Your (better) odds of winning when there are less tickets are
counterbalanced by the odds of having those picking ahead of you not
winning.

This is the whole idea behind drawing straws to see who gets the
unfortunate task (or whatever).

I hope this helps.

Have a good day.

Angurio-ga,
No doubt than there may be a formula for what you propose, but it
presupposes that  the the winning ticket will be drawn towards the
end.  If you have already drawn the winning number in secret and
announce the winner when that ticket is selected, you have the problem
of an early participant winning, thus no one else buying tickets. 
Bingo!  The raffles is over, except for possible consolation prizes.

Your proposal cannot deal with this.  Theoretically, the ticket price
for the earlier participants would have to cover the cost of the
prize.

angurio,

While we really need a statitician to explain this properly...

In response to your clarification: Yes, if you came to me when there
were two squares left to choose, I would have a 50% chance AT THAT
SPECIFIC TIME of winning but I WOULD NOT have a better OVERALL chance
of winning than the 248 people who already chose, or the one who would
chose last if I didn't win. (capitals were just for emphasis, not
yelling).

I'm not sure I can say this any better, except that it is true - the
odds of me getting to that specific point where there are only 2
tickets left is very very small (it's very likely that someone would
have already won) that it counterbalances what would be my good odds
of winning at that point.

Think of it this way: Let's say 249 people picked and were wrong.
Sure, the last person has a 100% chance of winning AT THAT POINT. Does
that mean that his OVERALL odds of winning the raffle were 100%?
Obviously not.

The math -
Let's say there were x squares:

If I choose first, I have a 1/x chance of winning.

If I choose second, in order for me to win, the first chooser would
have had to be wrong (x-1)/(x) and I would have to choose right
(1)/(x-1). You multiply these to get the probability of this happening
and it is again 1/x.

If I choose third, in order for me to win, the first chooser would
have had to be wrong (x-1)/(x) and the second chooser would alse have
had to be wrong (x-2)/(x-1) and I would have to choose right 1/(x-2).
Multiply through and once again you'll see it's a 1/x probability.

And so on...



I hope this helps.

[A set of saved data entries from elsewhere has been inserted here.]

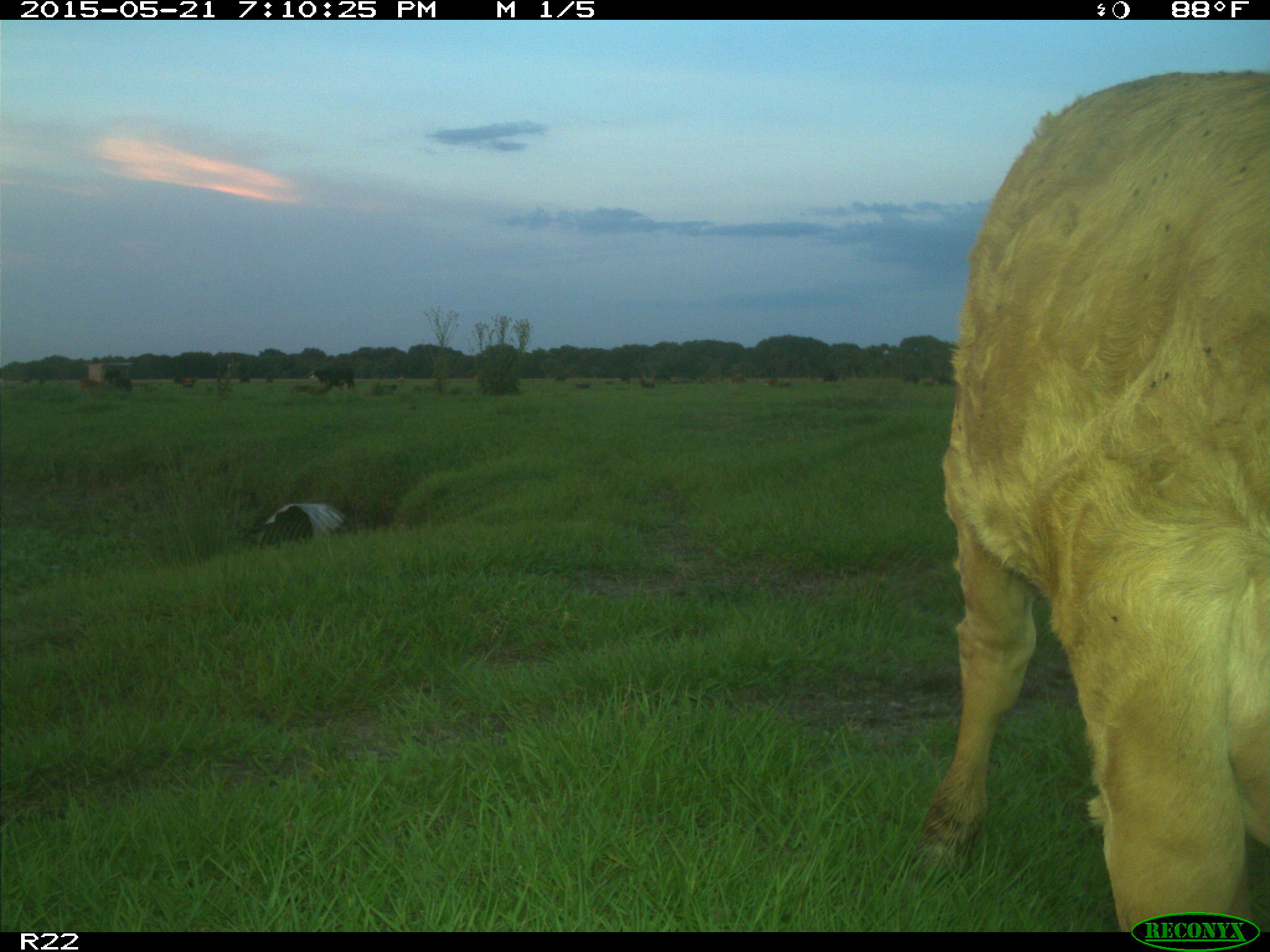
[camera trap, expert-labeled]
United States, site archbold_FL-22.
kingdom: Animalia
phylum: Chordata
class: Mammalia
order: Artiodactyla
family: Bovidae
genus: Bos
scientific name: Bos taurus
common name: domestic cow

I' sure I didn't explain it very well but I'm quite
certain that a mathematician would back me up on this.

Have a good day.

angurio,

Please disregard my previous comments - they were foolishly based on
the idea that people would be picking ahead of the drawing which you
clearly indicated wouldn't be the case.

I apologize for the mistake.

On average, the prize will be won when half of the tickets have been
purchased.  This being said, you should price the tickets at

Prize Value / (Total # of Tickets / 2) = Price per ticket

In this case:

$100 / (250/2) = Price
$100 / 125 = $0.80 per ticket

So after half of the tickets are purchased (on average this is when
the prize will be won), you will have collected $100 and the prize is
valued at $100.  It is very unlikely (1 in 250) that this middle
ticket will actually be the winner, but if you run this raffel a
million times, you will average $100 in ticket sales per raffel.